[DIRECTIONS FOR THIS TASK]
According to the article below about housing costs in Cardiff, by how much are evictions in the private rental market up on 2018 numbers?

[QUOTED TEXT]
Support is underused as pressures in the mortgage and rental markets mean that many in Cardiff are facing increasingly unaffordable housing costs
EVICTIONS in the private rental market are up 206% on 2018 numbers, and mortgage holders are facing increases in their annual interest payments worth thousands of pounds.
Now Cardiff Council has said it is concerned that “some people put off engaging until they are in a real crisis situation”.
Instead, they are urging people to seek support as early as possible, before any issue gets too big.
“The money is there, we just need people to come forward and claim it,” said Coun Lynda Thorne, the cabinet member for housing and families.
A Cardiff Council spokesperson also said that “funding is still available via the council’s cost of living discretionary schemes, and we are encouraging anyone struggling with money worries at the moment to get in touch with our Money Advice Team (MAT) as soon as possible”.
The MAT advise on a wide range of welfare-related issues, including gaining access to support schemes and budgeting assistance.
If necessary, they’re able to put individuals in contact with the Housing Solutions and Prevent team, who can provide financial support and guidance, tailored to individual circumstance.
They have helped keep over 80% of clients in their homes over the last year, while also supporting those who lose their homes in finding alternative accommodation.
The MAT can be found across Cardiff in hubs, foodbanks, schools and many other community venues. There are more details about how to contact them on their website.
- Cardiff Council also has a free, independent and confidential money advice line: 029 2087 1071.
Why is the cost of housing going up so quickly?
Over the course of 2022, the developed world has seen interest rates rise rapidly from their post-2008 floor. In the UK, the Bank of England’s base rate – the rate of interest it charges on loans to commercial banks – has grown from 0.25% to 3.5%.
This is happening because the Bank believes that, in part, the record level of inflation that we’re currently experiencing is due to too much money being spent in the economy.
By increasing interest rates, money becomes more expensive to borrow and more lucrative to save – in theory, this then reduces the amount that people are able to spend.
Wherever money is borrowed, changes in interest rates have an impact. Given that over 90% of UK debt is tied up in the property market, this is where the impact is felt hardest.
In the property market, variable rate mortgages – such as trackers and the standard variable rate – are directly impacted by changes in the Bank of England’s base rate. This means that the amount of interest that the one-in-four holders who are on these mortgages have to pay has been roughly increasing in-line with the base rate.
They’ve already seen a seismic shift – the average UK two-year tracker rate has increased by over two points, making the typical Cardiff borrower on this kind of mortgage between £350 and £400 worse off per month.
With the Bank of England forecasting a peak in the base rate of around 5.2% by the end of next year – an increase of almost another two points – these pressures are only going to increase.
The way most buyers hedge against fluctuations in short-term interest rates is by taking out a long-term, fixed rate mortgage. While the interest on these loans is still impacted by changes to the base rate, it also accounts for expectations of future rates. Basically, these mortgages allow buyers to smooth out interest rate rises by spreading them over a longer period of time.
Like their variable rate siblings, fixed rate mortgages have been becoming increasingly expensive over the past year. This is because expectations for future interest rates have also gone up.
This really became a problem in the wake of the UK Government’s September mini budget. Then-Chancellor Kwasi Kwarteng chose to announce a series of unfunded tax cuts, expanding this year’s government budget deficit by a projected £80bn.

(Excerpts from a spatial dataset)
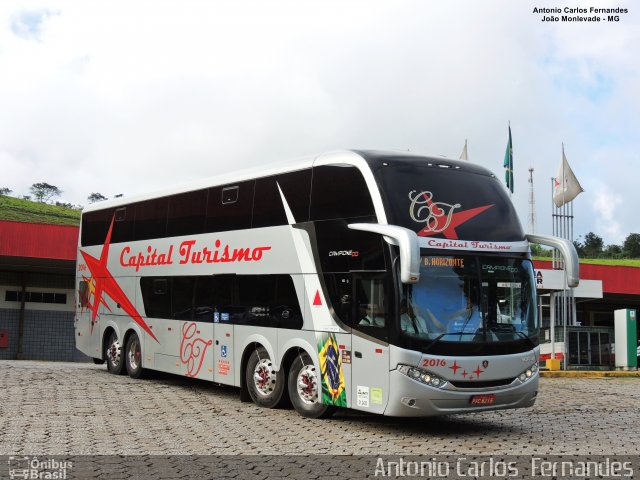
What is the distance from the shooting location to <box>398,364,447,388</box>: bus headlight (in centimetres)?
981

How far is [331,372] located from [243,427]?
1.40m

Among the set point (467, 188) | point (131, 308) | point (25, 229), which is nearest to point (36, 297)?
point (25, 229)

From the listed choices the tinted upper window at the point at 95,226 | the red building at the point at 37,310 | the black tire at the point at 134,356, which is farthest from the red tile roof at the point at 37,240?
the black tire at the point at 134,356

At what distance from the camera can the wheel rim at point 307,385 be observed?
11336 millimetres

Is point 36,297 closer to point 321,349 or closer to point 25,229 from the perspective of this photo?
point 25,229

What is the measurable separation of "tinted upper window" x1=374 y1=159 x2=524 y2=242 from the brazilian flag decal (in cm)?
200

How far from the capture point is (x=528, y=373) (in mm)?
10703

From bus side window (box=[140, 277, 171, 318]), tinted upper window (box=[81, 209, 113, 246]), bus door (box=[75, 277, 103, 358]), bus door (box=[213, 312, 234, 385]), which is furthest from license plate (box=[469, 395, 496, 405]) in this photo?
bus door (box=[75, 277, 103, 358])

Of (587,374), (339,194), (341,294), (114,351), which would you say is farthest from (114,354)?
(587,374)

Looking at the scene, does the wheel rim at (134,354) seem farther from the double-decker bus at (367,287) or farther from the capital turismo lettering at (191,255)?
the double-decker bus at (367,287)

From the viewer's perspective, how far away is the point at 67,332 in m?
28.5

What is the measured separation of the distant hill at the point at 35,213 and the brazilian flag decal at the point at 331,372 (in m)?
58.8

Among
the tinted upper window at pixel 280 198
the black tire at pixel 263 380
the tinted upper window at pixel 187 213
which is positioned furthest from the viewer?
the tinted upper window at pixel 187 213

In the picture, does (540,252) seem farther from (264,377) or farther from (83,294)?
(264,377)
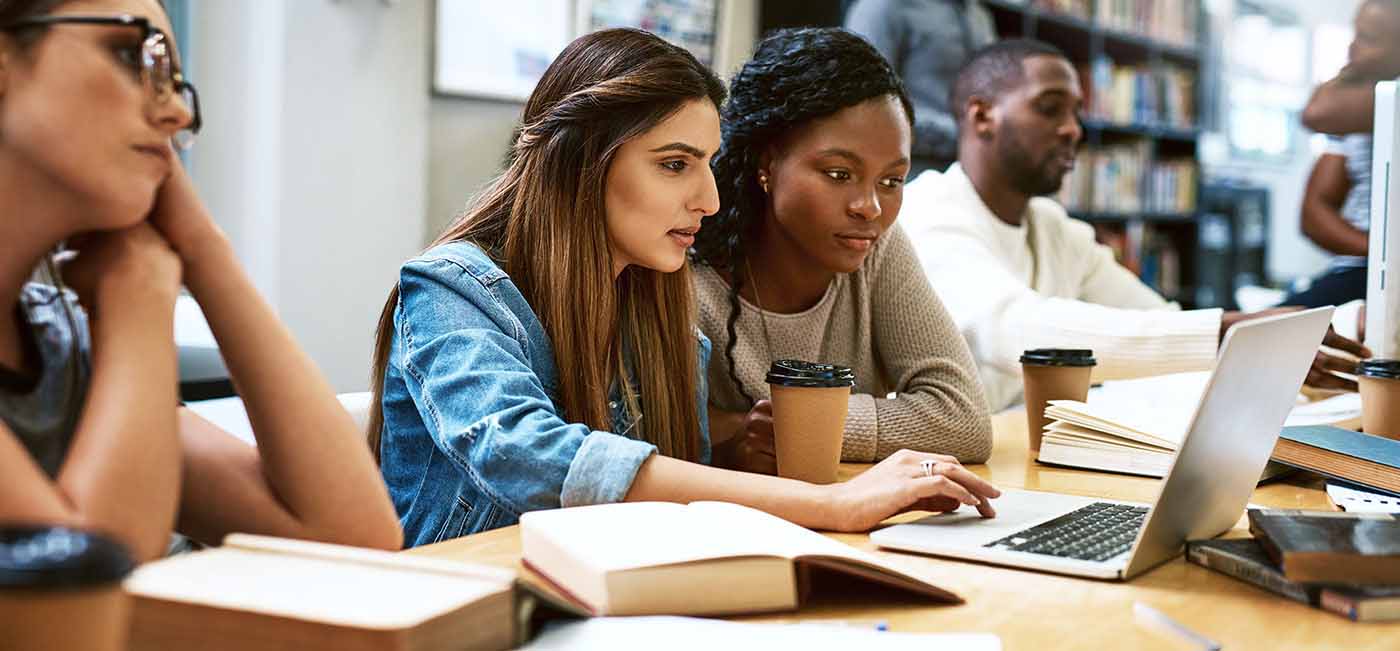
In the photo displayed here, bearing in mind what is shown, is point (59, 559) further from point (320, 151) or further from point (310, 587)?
point (320, 151)

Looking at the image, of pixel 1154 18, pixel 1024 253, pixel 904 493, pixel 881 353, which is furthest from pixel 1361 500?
pixel 1154 18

[ANSWER TO THE PROBLEM]
206%